Recorded information:

════════════════════

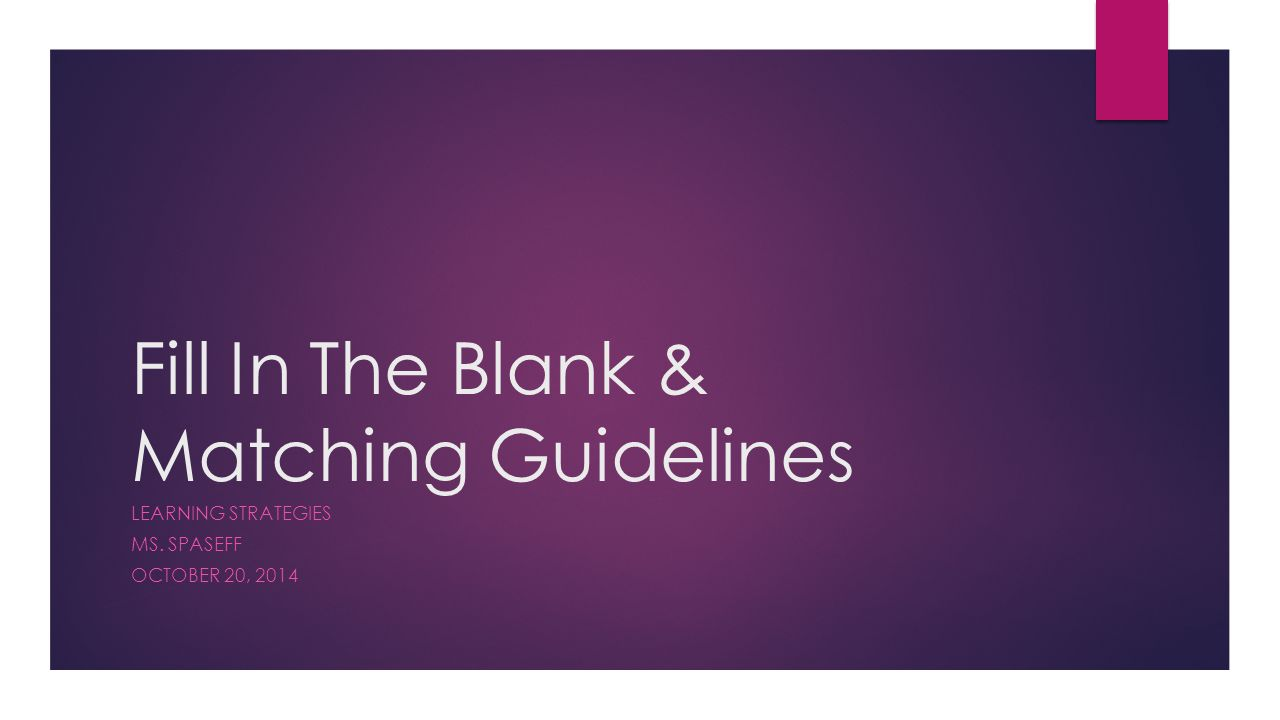 Fill In The Blank & Matching Guidelines LEARNING STRATEGIES MS. SPASEFF OCTOBER 20, 2014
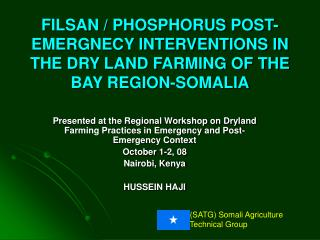 FILSAN / PHOSPHORUS POST-EMERGNECY INTERVENTIONS IN THE DRY LAND FARMING OF THE BAY REGION-SOMALIA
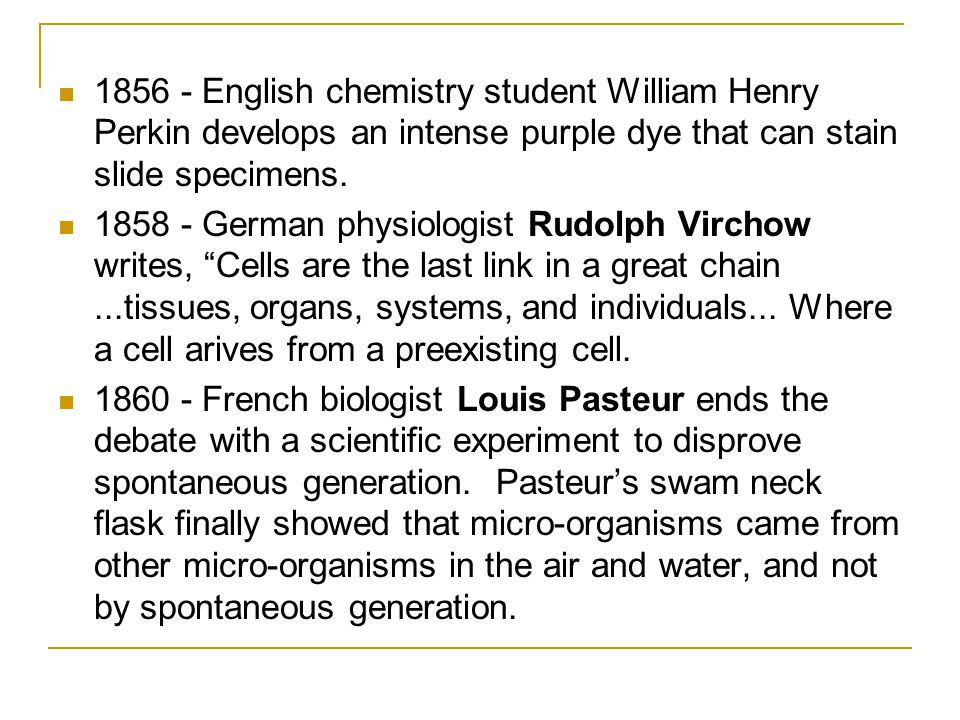 1856 - English chemistry student William Henry Perkin develops an intense purple dye that can stain slide specimens. 1858 - German physiologist Rudolp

════════════════════

Give the listing above again in its entirety, exactly as written and free of images.

Solution for this task:
 Fill In The Blank & Matching Guidelines LEARNING STRATEGIES MS. SPASEFF OCTOBER 20, 2014
 FILSAN / PHOSPHORUS POST-EMERGNECY INTERVENTIONS IN THE DRY LAND FARMING OF THE BAY REGION-SOMALIA
 1856 - English chemistry student William Henry Perkin develops an intense purple dye that can stain slide specimens. 1858 - German physiologist Rudolp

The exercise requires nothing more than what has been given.